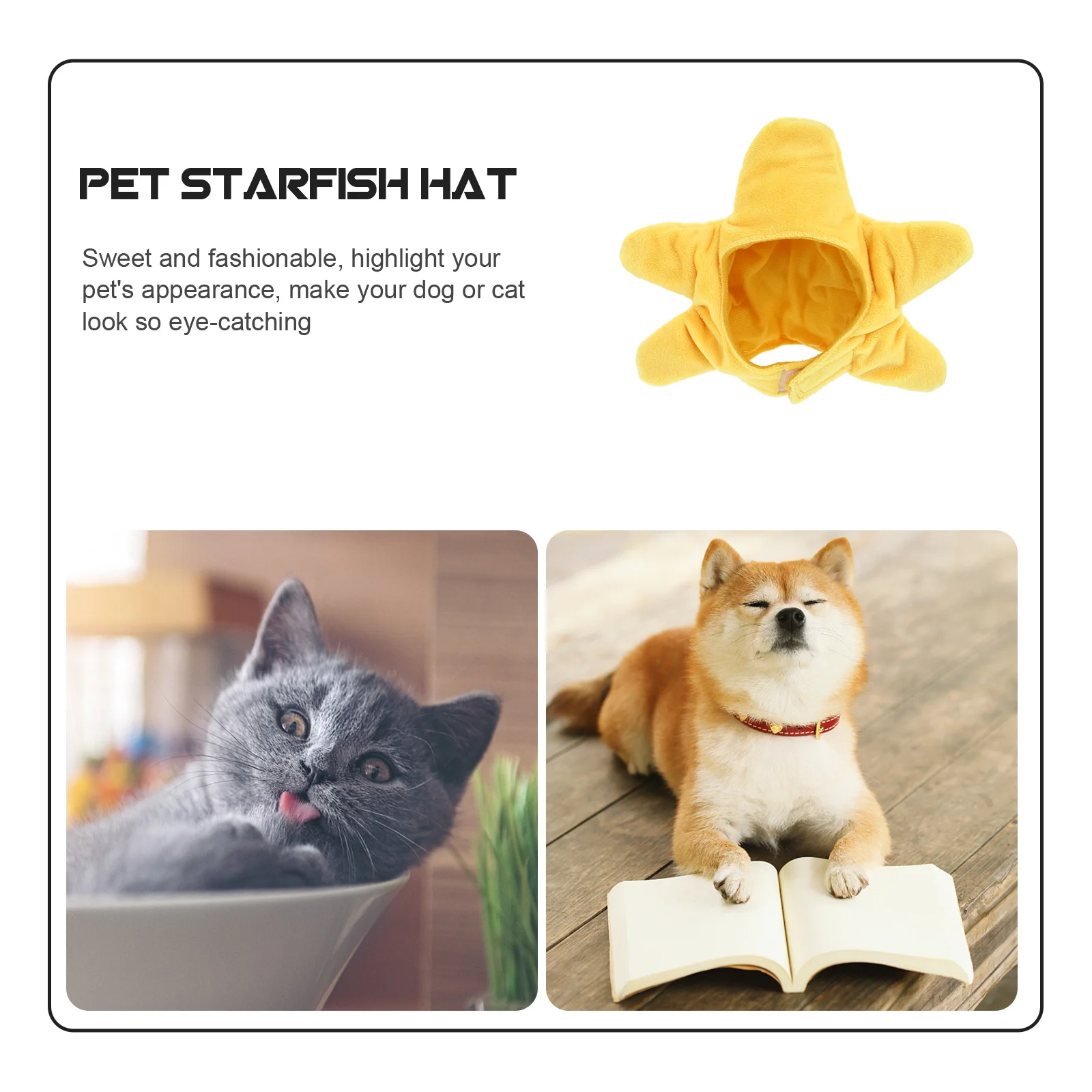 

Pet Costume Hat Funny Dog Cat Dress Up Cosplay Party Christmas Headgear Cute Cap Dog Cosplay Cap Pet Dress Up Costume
==
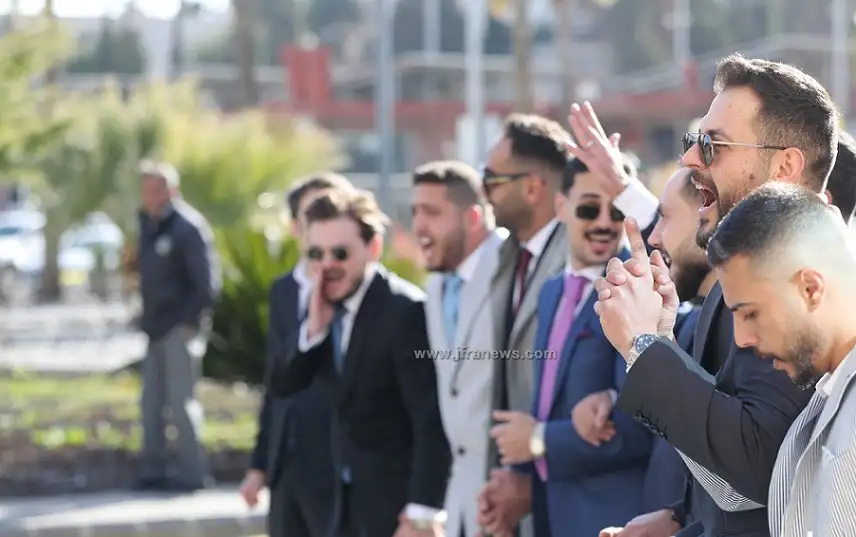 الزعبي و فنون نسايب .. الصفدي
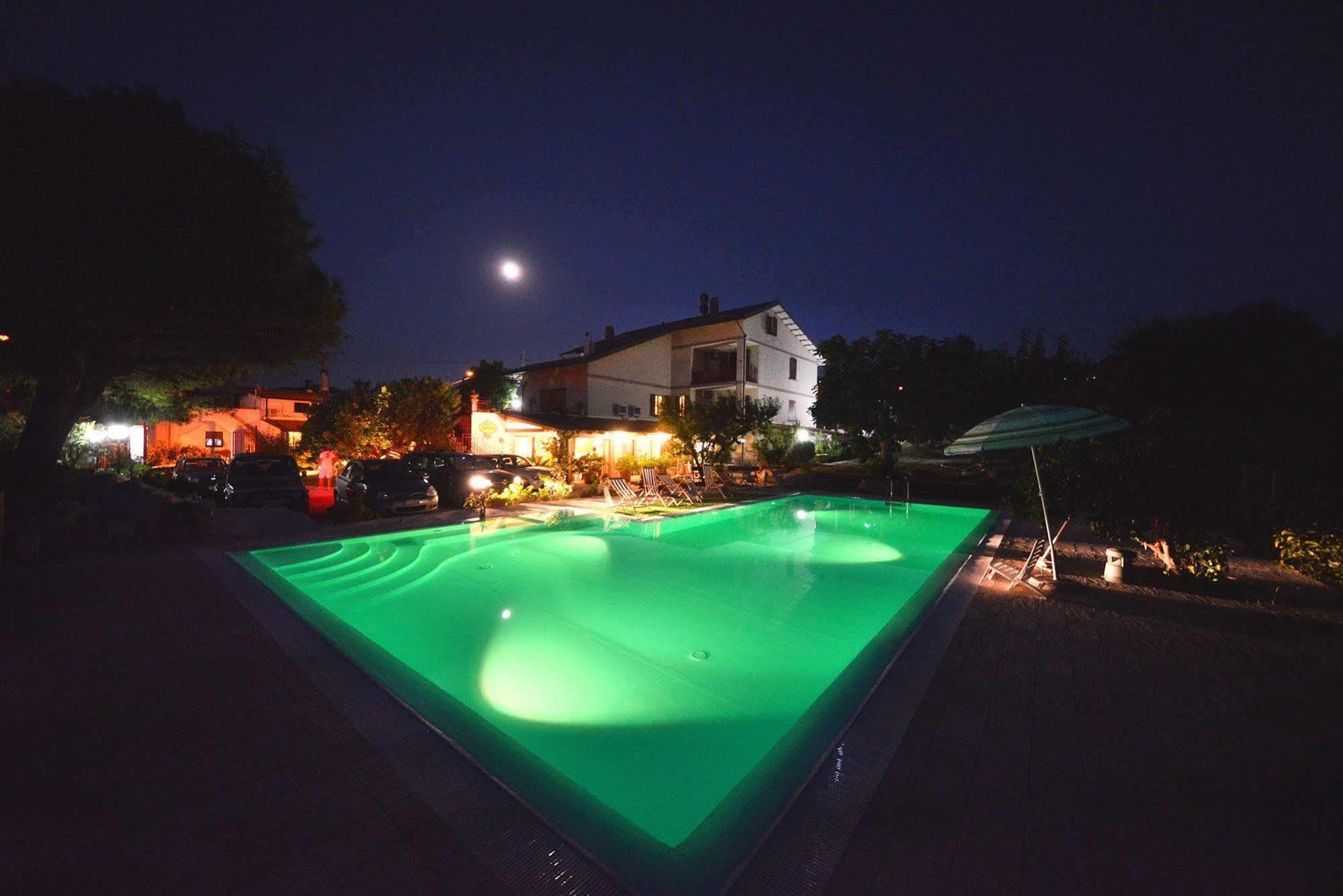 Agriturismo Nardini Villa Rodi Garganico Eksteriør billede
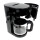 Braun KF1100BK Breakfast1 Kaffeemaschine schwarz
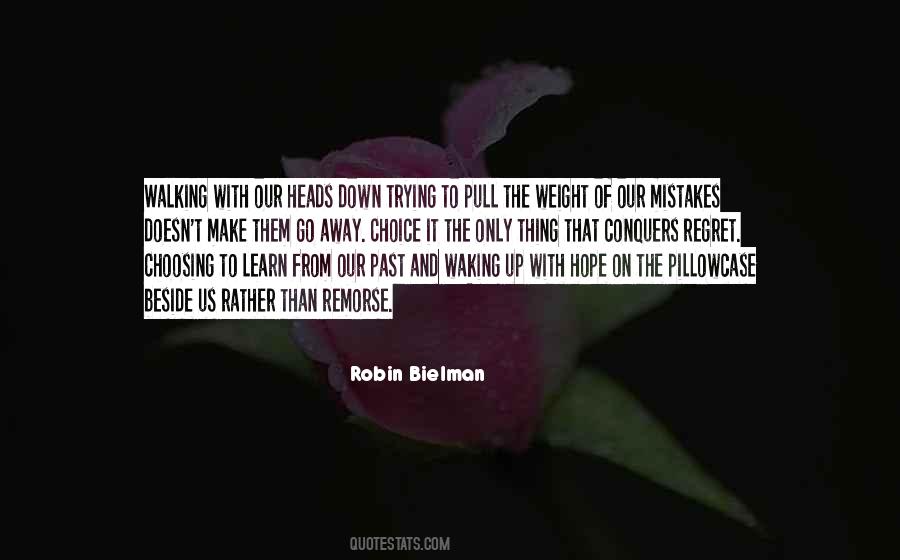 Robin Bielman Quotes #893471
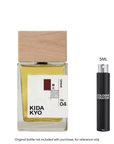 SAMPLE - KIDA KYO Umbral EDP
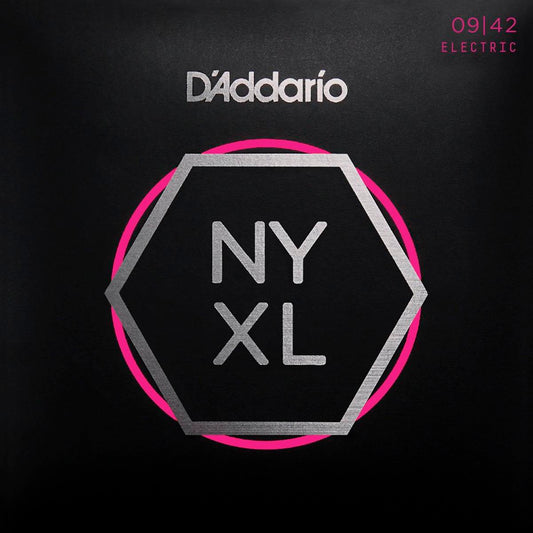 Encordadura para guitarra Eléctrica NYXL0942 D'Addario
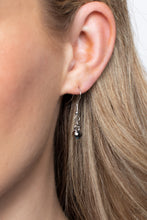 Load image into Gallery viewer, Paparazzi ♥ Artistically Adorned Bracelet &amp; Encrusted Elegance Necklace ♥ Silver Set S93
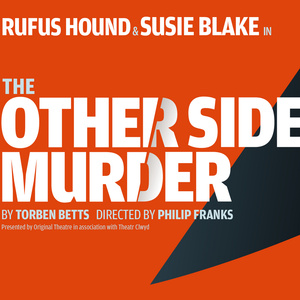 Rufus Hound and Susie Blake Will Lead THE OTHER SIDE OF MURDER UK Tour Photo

## Brief
Please extract the items from the line containing "الزعبي و فنون نسايب .. الصفدي" through the line containing "Load image into", copying each one word for word but leaving out the pictures.

## Your solution
 الزعبي و فنون نسايب .. الصفدي
 Agriturismo Nardini Villa Rodi Garganico Eksteriør billede
 Braun KF1100BK Breakfast1 Kaffeemaschine schwarz
 Robin Bielman Quotes #893471
 SAMPLE - KIDA KYO Umbral EDP
 Encordadura para guitarra Eléctrica NYXL0942 D'Addario
 Load image into Gallery viewer, Paparazzi ♥ Artistically Adorned Bracelet &amp; Encrusted Elegance Necklace ♥ Silver Set S93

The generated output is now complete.